Chapter One
It is the coldest day anyone could remember, and it is settling in to be the coldest night. The air is bladelike, and it jimmies itself into the streetcar, which is rumbling up Spadina Avenue, and wedges in around the windows and doors. The passengers are yawning in the cold, and their eyes are small and hard. It’s eight-thirty.
The frigid air tightens every sound and makes noises sharp and clear and close enough to be constantly surprising. When you open your mouth, you end up talking too loud. And so everybody’s keeping mum. The streetcar creaks along through the freezing blackness.
But there’s one young woman, unabashed by the silent cold, who breaks the ice with her I-phone: “I’m on the streetcar!” she yells at somebody in the device, her voice splintering the night.
Having awakened her vocal chords and found them whole, she then begins to address the assembled passengers. She is a big girl, heavy and physically eventful, like a fruit loaf, with a wide happy face and eyes like wet raisins. And she has this dog on a leash, a rubbed little blur of a dog I had not noticed before. The dog is blackish, greyish, dishwatery, and shaped like a bottle brush.

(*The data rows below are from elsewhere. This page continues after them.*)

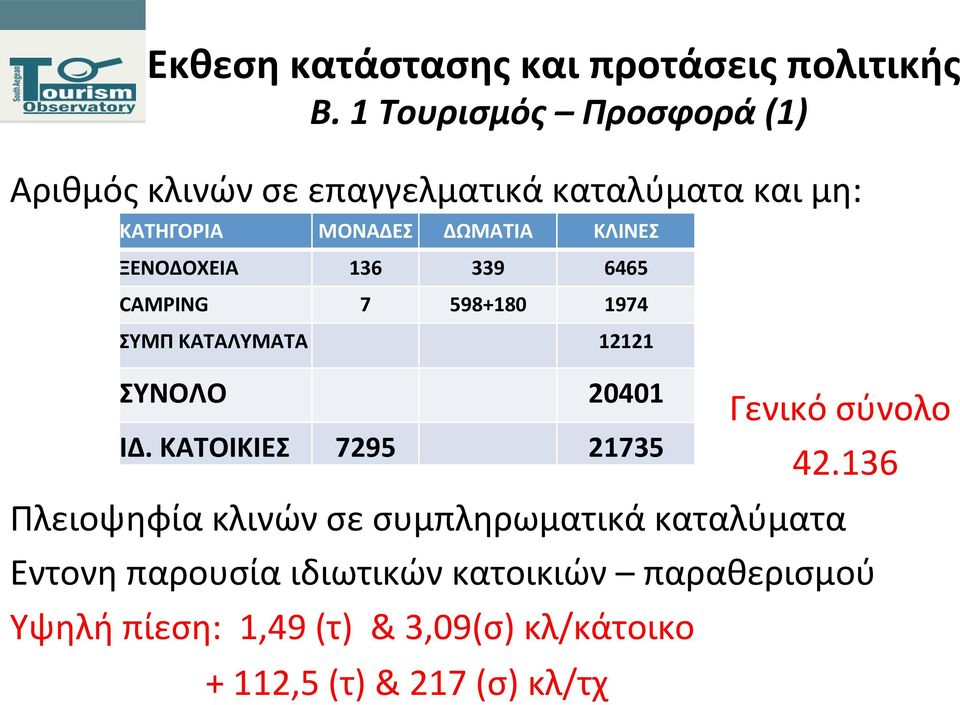 South Aegean Tourism Observatory

Εκθεση κατάστασης και προτάσεις πολιτικής
Β. 1 Τουρισμός – Προσφορά (1)

Αριθμός κλινών σε επαγγελματικά καταλύματα και μη:

| ΚΑΤΗΓΟΡΙΑ | ΜΟΝΑΔΕΣ | ΔΩΜΑΤΙΑ | ΚΛΙΝΕΣ |
|---|---|---|---|
| ΞΕΝΟΔΟΧΕΙΑ | 136 | 339 | 6465 |
| CAMPING | 7 | 598+180 | 1974 |
| ΣΥΜΠ ΚΑΤΑΛΥΜΑΤΑ | | | 12121 |
| ΣΥΝΟΛΟ | | | 20401 |
| ΙΔ. ΚΑΤΟΙΚΙΕΣ | 7295 | | 21735 |

Γενικό σύνολο
42.136

Πλειοψηφία κλινών σε συμπληρωματικά καταλύματα
Εντονη παρουσία ιδιωτικών κατοικιών – παραθερισμού
Υψηλή πίεση: 1,49 (τ) & 3,09(σ) κλ/κάτοικο
+ 112,5 (τ) & 217 (σ) κλ/τχ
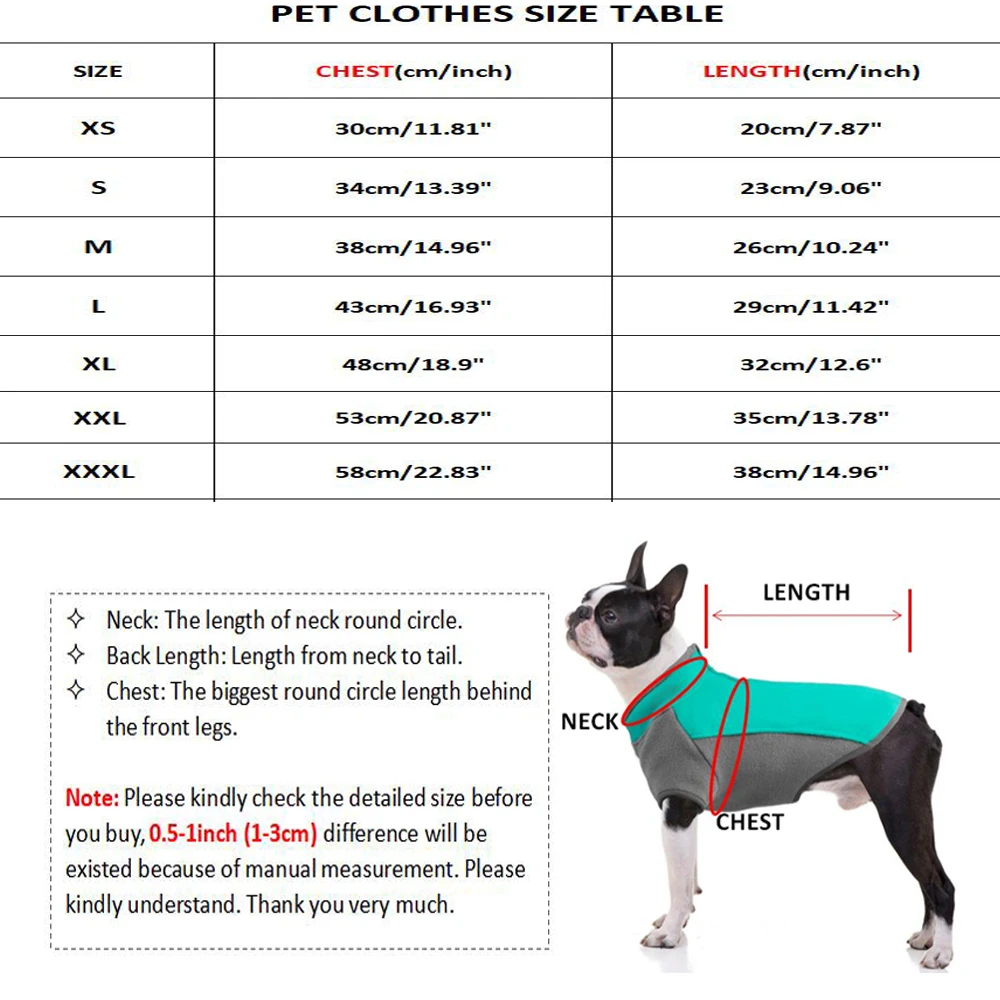 PET CLOTHES SIZE TABLE

| SIZE | CHEST(cm/inch) | LENGTH(cm/inch) |
|---|---|---|
| XS | 30cm/11.81" | 20cm/7.87" |
| S | 34cm/13.39" | 23cm/9.06" |
| M | 38cm/14.96" | 26cm/10.24" |
| L | 43cm/16.93" | 29cm/11.42" |
| XL | 48cm/18.9" | 32cm/12.6" |
| XXL | 53cm/20.87" | 35cm/13.78" |
| XXXL | 58cm/22.83" | 38cm/14.96" |

✧ Neck: The length of neck round circle.
✧ Back Length: Length from neck to tail.
✧ Chest: The biggest round circle length behind the front legs.

Note: Please kindly check the detailed size before you buy, 0.5-1inch (1-3cm) difference will be existed because of manual measurement. Please kindly understand. Thank you very much.

LENGTH
NECK
CHEST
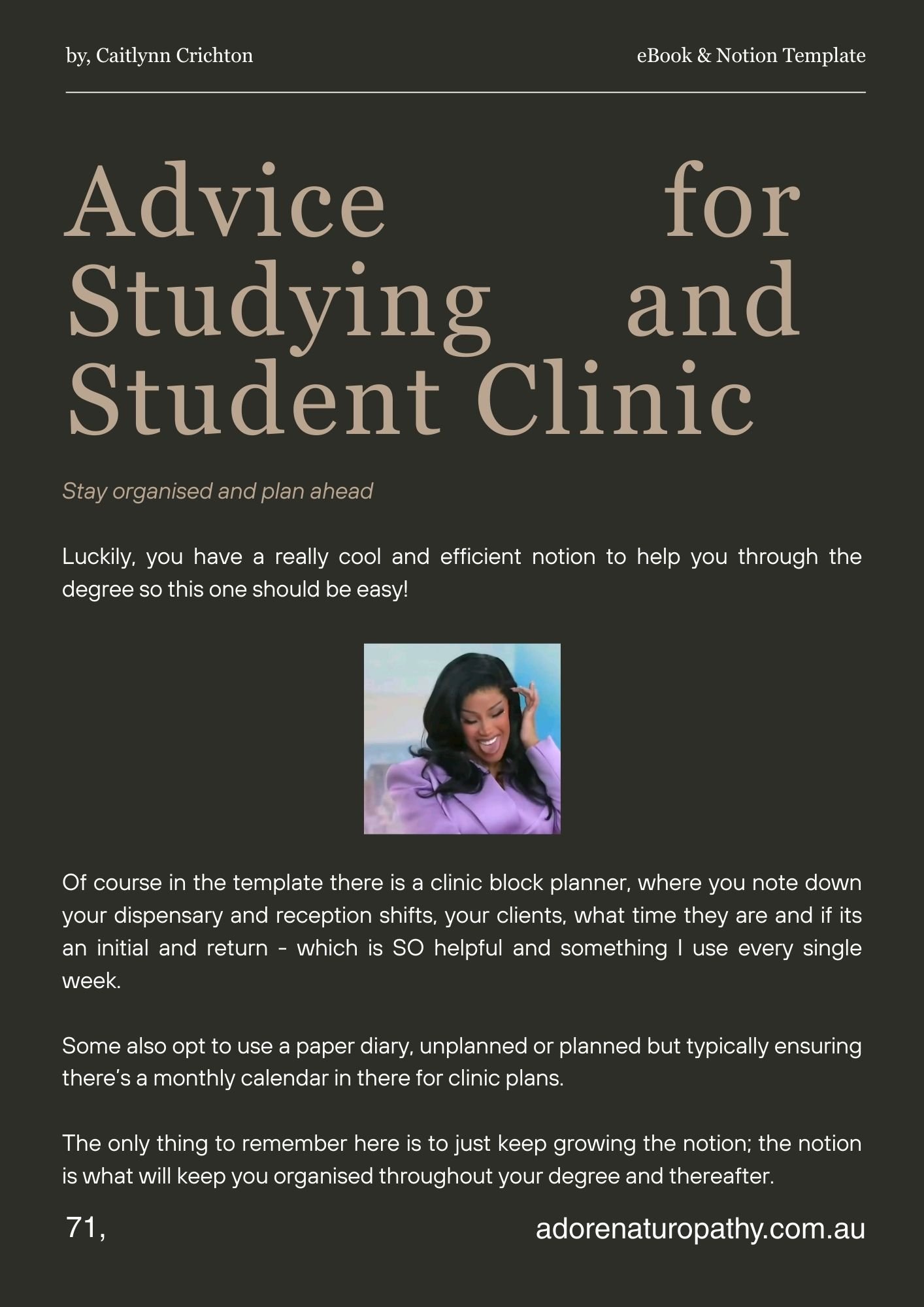 by, Caitlynn Crichton

eBook & Notion Template

Advice for Studying and Student Clinic

Stay organised and plan ahead

Luckily, you have a really cool and efficient notion to help you through the degree so this one should be easy!

Of course in the template there is a clinic block planner, where you note down your dispensary and reception shifts, your clients, what time they are and if its an initial and return - which is SO helpful and something I use every single week.

Some also opt to use a paper diary, unplanned or planned but typically ensuring there's a monthly calendar in there for clinic plans.

The only thing to remember here is to just keep growing the notion; the notion is what will keep you organised throughout your degree and thereafter.

71,

adorenaturopathy.com.au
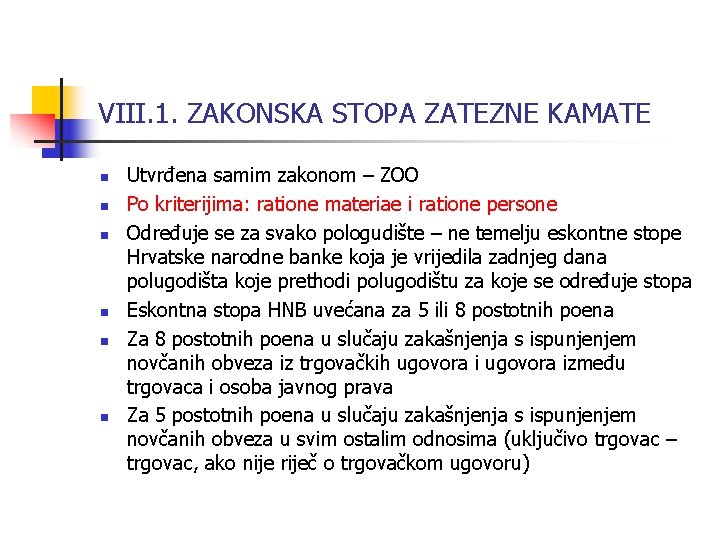 VIII.1. ZAKONSKA STOPA ZATEZNE KAMATE

- Utvrđena samim zakonom – ZOO
- Po kriterijima: ratione materiae i ratione persone
- Određuje se za svako pologudište – ne temelju eskontne stope Hrvatske narodne banke koja je vrijedila zadnjeg dana polugodišta koje prethodi polugodištu za koje se određuje stopa
- Eskontna stopa HNB uvećana za 5 ili 8 postotnih poena
- Za 8 postotnih poena u slučaju zakašnjenja s ispunjenjem novčanih obveza iz trgovačkih ugovora i ugovora između trgovaca i osoba javnog prava
- Za 5 postotnih poena u slučaju zakašnjenja s ispunjenjem novčanih obveza u svim ostalim odnosima (uključivo trgovac – trgovac, ako nije riječ o trgovačkom ugovoru)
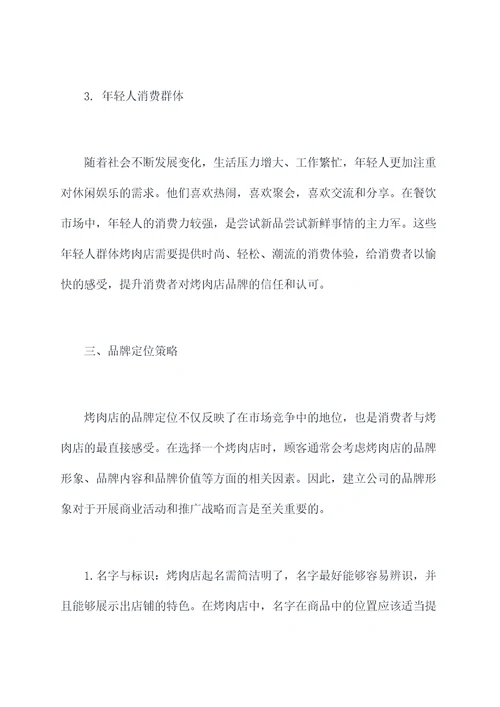 3. 年轻人消费群体

随着社会不断发展变化，生活压力增大、工作繁忙，年轻人更加注重对休闲娱乐的需求。他们喜欢热闹，喜欢聚会，喜欢交流和分享。在餐饮市场中，年轻人的消费力较强，是尝试新品尝试新鲜事情的主力军。这些年轻人群体烤肉店需要提供时尚、轻松、潮流的消费体验，给消费者以愉快的感受，提升消费者对烤肉店品牌的信任和认可。

三、品牌定位策略

烤肉店的品牌定位不仅反映了在市场竞争中的地位，也是消费者与烤肉店的最直接感受。在选择一个烤肉店时，顾客通常会考虑烤肉店的品牌形象、品牌内容和品牌价值等方面的相关因素。因此，建立公司的品牌形象对于开展商业活动和推广战略而言是至关重要的。

1. 名字与标识：烤肉店起名需简洁明了，名字最好能够容易辨识，并且能够展示出店铺的特色。在烤肉店中，名字在商品中的位置应该适当提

This erasure of a dog sniffs petulantly at a woman sitting in a single seat across from the door—sniffs and clearly finds her wanting. “He’s starved for attention”, the big girl explains happily, even pridefully. “See, I was unemployed, and I used to stay home with him all the time and I’d be with him, like ten hours a day! But now”, she looks at the woman with something like a plea for understanding in her eyes, “I’ve got this job, and he’s alone all the time.”
“Oh”, says the woman dully.
“His name is Fish,” the big girl says.
“Fish”, the woman repeats, trying to look out into the night and seeing only the big girl’s reflection sailing along over the dark houses.
“Would you like to buy him?” The big girl asks. “I’d want five hundred dollars for him”. Then she turns to the rest us of us. “I wanted to put this, like outrageous price on him”, she explains to us all, “so like nobody would buy him? But I guess five hundred’s not really too harsh, right?” and she winks at us.